Like being seduced by a ghostly hallucination and led through a history of trip-hop

Released May 6th, 2014 via Carpark / By Ian Stanley
Young Magic – Breathing Statues (Carpark Records) Young Magic are described by their press release as “the sonic pairing between Indonesian vocalist, Melati Melay and Australian producer, Isaac Emmanuel.” It’s a pretty fair assessment, given that much of Breathing Statues comes off as like being seduced by a ghostly hallucination from another plane of life and being led through a history of chilled out trip-hop.

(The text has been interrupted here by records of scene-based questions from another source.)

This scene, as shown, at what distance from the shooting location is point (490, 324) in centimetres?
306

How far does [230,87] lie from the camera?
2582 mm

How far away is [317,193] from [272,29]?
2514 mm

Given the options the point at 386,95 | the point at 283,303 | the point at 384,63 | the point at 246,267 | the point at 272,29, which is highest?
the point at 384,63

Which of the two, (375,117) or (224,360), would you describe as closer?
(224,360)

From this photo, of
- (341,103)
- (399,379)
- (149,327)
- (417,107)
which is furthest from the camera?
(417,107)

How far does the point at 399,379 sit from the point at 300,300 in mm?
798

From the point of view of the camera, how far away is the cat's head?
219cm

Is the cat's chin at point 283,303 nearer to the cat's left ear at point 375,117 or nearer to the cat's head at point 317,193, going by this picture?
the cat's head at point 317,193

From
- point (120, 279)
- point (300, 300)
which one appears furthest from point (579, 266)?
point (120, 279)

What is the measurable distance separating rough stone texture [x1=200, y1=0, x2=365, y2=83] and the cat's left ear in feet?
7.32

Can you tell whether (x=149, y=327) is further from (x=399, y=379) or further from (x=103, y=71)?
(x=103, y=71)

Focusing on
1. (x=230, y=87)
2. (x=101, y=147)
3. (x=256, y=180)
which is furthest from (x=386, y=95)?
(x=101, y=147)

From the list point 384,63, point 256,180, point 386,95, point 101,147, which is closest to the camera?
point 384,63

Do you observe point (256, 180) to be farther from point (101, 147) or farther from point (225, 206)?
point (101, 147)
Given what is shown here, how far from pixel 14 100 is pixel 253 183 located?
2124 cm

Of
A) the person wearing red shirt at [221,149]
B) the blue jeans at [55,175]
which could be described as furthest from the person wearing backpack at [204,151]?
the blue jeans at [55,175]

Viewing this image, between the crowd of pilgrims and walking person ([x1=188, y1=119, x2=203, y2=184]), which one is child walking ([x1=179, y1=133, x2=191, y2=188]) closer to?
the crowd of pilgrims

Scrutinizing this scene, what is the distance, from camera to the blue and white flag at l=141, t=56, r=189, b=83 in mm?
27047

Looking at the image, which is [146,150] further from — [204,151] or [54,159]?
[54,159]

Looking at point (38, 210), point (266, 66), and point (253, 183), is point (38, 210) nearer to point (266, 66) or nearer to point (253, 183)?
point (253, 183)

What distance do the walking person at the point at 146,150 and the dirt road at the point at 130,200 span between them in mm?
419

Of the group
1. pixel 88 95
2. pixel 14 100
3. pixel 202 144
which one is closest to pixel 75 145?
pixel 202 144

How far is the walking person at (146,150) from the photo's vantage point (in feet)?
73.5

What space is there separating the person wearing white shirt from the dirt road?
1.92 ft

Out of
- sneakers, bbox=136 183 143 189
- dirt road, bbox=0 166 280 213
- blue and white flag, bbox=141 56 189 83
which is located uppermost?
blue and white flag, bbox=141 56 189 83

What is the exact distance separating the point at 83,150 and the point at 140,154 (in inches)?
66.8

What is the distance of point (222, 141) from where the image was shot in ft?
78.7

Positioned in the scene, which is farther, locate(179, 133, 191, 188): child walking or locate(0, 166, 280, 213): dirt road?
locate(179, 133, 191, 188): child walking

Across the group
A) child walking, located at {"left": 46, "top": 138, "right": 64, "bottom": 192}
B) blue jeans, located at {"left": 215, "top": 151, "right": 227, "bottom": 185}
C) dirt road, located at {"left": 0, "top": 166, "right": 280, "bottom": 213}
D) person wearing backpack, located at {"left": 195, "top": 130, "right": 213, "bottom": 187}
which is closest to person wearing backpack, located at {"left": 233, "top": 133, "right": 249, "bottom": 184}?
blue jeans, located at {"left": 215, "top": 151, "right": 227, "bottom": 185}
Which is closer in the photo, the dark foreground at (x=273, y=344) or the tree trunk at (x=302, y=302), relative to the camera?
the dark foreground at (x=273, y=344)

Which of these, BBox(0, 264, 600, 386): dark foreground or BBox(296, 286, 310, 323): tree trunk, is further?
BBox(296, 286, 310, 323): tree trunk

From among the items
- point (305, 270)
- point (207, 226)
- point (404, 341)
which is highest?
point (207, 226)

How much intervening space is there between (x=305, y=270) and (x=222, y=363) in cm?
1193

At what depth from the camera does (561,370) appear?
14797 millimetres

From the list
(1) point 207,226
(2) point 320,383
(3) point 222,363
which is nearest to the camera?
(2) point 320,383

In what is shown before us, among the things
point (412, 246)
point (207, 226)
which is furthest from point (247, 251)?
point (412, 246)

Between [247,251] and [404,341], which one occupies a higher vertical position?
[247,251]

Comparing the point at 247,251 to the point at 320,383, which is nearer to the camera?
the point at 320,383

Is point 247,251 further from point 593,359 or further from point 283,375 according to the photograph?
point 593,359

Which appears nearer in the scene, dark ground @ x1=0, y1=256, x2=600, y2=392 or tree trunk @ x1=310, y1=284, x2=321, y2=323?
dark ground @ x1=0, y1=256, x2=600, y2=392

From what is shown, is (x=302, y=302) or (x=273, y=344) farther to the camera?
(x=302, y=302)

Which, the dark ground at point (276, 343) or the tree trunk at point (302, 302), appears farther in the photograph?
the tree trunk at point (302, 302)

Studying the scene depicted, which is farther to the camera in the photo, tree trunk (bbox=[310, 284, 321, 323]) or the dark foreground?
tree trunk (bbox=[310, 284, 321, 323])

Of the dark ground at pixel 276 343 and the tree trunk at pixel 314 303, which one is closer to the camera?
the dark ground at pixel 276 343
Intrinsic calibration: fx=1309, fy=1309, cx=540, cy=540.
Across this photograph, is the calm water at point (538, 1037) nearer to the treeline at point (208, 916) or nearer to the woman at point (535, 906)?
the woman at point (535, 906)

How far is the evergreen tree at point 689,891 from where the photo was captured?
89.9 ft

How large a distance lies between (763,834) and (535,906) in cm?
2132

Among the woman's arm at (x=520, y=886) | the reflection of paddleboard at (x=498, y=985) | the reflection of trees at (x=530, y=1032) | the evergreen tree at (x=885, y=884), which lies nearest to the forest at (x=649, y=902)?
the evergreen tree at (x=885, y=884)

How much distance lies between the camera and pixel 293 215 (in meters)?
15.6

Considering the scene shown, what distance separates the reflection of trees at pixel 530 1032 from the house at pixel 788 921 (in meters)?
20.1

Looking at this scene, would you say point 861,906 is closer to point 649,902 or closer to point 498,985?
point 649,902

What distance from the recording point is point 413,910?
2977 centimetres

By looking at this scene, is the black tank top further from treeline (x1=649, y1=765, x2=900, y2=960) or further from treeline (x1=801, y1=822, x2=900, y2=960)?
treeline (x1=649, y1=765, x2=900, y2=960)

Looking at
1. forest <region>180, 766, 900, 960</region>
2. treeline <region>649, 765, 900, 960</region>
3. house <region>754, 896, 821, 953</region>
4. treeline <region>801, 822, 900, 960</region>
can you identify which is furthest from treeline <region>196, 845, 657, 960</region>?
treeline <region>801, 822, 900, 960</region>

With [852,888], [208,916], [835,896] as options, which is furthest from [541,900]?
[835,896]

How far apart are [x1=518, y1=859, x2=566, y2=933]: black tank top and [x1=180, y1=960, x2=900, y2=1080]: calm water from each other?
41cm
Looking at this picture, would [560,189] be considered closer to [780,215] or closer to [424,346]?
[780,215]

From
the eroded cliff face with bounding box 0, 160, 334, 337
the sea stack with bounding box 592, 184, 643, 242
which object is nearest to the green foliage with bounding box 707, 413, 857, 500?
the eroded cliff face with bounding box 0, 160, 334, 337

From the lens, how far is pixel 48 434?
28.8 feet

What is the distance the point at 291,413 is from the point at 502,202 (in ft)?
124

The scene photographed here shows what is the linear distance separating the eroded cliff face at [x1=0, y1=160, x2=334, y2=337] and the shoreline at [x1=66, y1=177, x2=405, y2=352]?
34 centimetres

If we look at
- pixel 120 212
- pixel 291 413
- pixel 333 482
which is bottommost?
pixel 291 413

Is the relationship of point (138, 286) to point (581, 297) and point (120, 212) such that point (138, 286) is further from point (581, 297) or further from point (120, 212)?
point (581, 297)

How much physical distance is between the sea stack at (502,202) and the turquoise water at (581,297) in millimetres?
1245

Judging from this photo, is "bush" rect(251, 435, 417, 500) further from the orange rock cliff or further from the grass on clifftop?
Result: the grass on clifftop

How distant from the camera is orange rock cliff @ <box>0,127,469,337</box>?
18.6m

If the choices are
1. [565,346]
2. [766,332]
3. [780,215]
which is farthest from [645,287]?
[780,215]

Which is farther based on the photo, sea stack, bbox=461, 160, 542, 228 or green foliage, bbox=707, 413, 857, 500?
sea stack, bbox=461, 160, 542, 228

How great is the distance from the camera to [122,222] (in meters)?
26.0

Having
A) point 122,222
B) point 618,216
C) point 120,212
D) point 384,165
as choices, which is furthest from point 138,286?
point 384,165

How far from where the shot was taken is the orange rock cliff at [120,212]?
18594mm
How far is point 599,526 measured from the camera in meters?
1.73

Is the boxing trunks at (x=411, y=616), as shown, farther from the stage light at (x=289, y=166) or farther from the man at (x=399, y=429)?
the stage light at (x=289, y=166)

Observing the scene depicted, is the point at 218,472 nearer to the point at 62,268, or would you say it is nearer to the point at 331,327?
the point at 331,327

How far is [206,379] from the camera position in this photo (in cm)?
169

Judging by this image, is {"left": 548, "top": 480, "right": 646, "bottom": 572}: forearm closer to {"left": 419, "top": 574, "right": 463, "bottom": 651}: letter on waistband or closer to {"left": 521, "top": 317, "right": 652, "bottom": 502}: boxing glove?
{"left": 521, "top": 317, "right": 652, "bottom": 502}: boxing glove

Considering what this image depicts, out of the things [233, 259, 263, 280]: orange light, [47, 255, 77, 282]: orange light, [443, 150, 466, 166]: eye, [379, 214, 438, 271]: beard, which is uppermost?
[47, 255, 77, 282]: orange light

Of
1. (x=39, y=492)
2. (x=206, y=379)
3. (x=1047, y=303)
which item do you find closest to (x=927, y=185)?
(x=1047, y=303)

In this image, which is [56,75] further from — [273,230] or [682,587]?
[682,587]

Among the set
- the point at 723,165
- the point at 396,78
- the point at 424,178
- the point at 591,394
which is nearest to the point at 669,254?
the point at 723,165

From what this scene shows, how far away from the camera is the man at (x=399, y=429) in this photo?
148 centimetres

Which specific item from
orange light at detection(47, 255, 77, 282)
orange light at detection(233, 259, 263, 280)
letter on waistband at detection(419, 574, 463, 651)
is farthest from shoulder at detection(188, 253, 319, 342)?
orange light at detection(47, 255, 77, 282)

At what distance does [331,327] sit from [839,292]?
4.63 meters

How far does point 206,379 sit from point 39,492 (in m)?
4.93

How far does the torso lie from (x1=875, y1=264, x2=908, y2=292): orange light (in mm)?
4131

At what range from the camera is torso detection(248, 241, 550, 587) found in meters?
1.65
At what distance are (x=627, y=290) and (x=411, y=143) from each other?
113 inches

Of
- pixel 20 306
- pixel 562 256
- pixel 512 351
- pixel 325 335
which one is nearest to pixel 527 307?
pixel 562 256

There are hints of Tricky – but in reverse – on the ghostly and effortlessly cool ‘Mythnomer’. ‘Something in the Water’ has the groove of hip-moving synths, and along with ‘Ageless’ echoes the popping beats of the 1980s with splashes of harp. There’s even a hint of CocoRosie, at their most electronic, in there.

The clashing guitars and pinball springs of ‘Cobra’ and repeated drone of “I’ll ask you to believe it” provide a bridge to a floaty Caribou-esque chorus on ‘Holographic’. Then the album wanders into Zero 7 territory with cello and waving violins on ‘Waiting for the Ground to Open.’

There are plenty of diverse influences here, and that could also be a result of recording the album in several countries – Morocco, France, Czech Republic, Australia, Iceland and their home in New York – breathing in heavily the European as well as African and American tones.

In short, there are plenty of sounds borrowed from a history of chilled-out electronic music and continents here, but Young Magic have a way of bringing it all together so that Breathing Statues flows and doesn’t sound like a compilation album.

The music is very well produced, details of harp and violins always leaning towards styles, but never fully committing to one repeated model and synths with belly rumbling bass creep in, out and along the most satisfyingly progressive songs on the LP.

It’s all of this variation across sounds and layers of influence that make Breathing Statues a grower of an album. Instantly seduced by a number of songs to give the remainder of the album time, each listen reveals more layers to enjoy. As a result, Young Magic’s second album is solid and, with some marvellously teasing songs, seductive enough for people to keep listening.